The New York Asian Film Festival took place between June 29 and July 15 in Manhattan. For more information about the festival and what you missed, click here.
I must be getting soft in my old age.
Aside from the fact that it’s a sweet and charming little movie, there’s no logical explanation for me having enjoyed Dude’s Manual as much as I did.
The fact that I went at all is in its own way a testament to the skill the programmers at the New York Asian Film Festival have accrued over these past 17 years at both film selection and also knowing how to sell them to potential audiences.
I openly concede that the personal appeal of checking out Dude’s Manual came from a certain curiosity about what a raunchy teen comedy from Mainland China might actually look like. It seemed a stretch that their content guidelines would preclude the sort of American Pie-style raunch one would expect from such an endeavor. And there is a bit of that (though perhaps not nearly enough for some tastes), but for all the talk of getting laid, it falls far closer to the She’s All That side of things than, say… Road Trip.
Which is mighty impressive when the film’s lead character earns his nickname from getting publicly caught with a blow-up doll.
Hei Xianyang, a.k.a. Air Pump (Zijian Dong), is the only virgin left among his group of friends, which numbers exactly two: Boshi, a muscledheaded dummy who learned everything he knows from watching porn; and Dakuan, whose solution to every problem is to throw money at it. One of those contrived set pieces so familiar to fans of the genre leads to Air Pump getting entangled with Guan Xin (Elane Zhong), an imperious untouchable of high status. To keep herself from getting dragged down to the same level of social pariah as Air Pump, she concocts an elaborate plan wherein he will seduce the only other woman whom Guan Xin considers her “equal,” a shy piano prodigy named Li Shushu (Jessie Li, muted and lovely).
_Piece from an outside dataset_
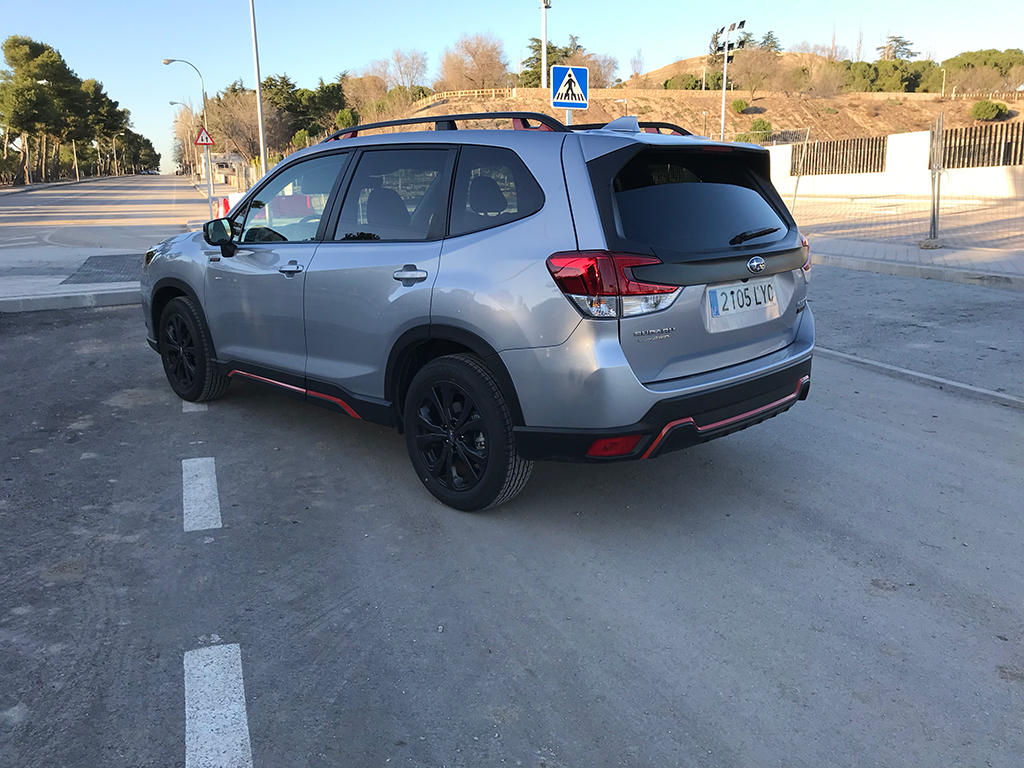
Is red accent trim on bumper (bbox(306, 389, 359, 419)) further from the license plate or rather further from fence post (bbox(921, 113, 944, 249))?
fence post (bbox(921, 113, 944, 249))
There will be no cookies awarded for guessing what happens next.
It cannot be stressed enough how much this feels like a fair-to-middling variation of the American teen comedy in the broad strokes. But where Dude’s Manual transcends its inspirations is in its overall warmhearted nature. Through a mix of deft writing and endearing performances, the inherent mean-spiritedness of some of the tropes of the teen comedy feel somewhat mitigated. This is still a movie where the thrust of the plot is still built upon lying and trickery. But it makes a significant difference that the instigator of the fraud is a woman, and that Air Pump’s reluctance to go along with it and confusion as his feelings for Guan Xin deepen never play as anything other than genuine.
Thanks to the performers, it’s a love triangle that has some real zing to it.
And as such, there are no villains here, with the possible exception of Laba, a bespectacled student who essentially acts as a one woman high school tabloid, posting surreptitious photos of the student body on her social media feed. She seems due for some kind of comeuppance, and yet her repeated message ‘Don’t do anything you wouldn’t want to get caught doing’ seems to be a sincere warning of sorts.
Which is a curious stance to take considering the fact almost every photo she takes is the result of a comedic misunderstanding.
But really, that’s a small hiccup considering the overall entertainment value of the thing. Dude’s Manual isn’t going to win any awards for originality (though it is the first teen romantic comedy that involves a plane building competition as a major plot point), but for people who are willing to give themselves over to the joy of it all, it’s well worth seeing.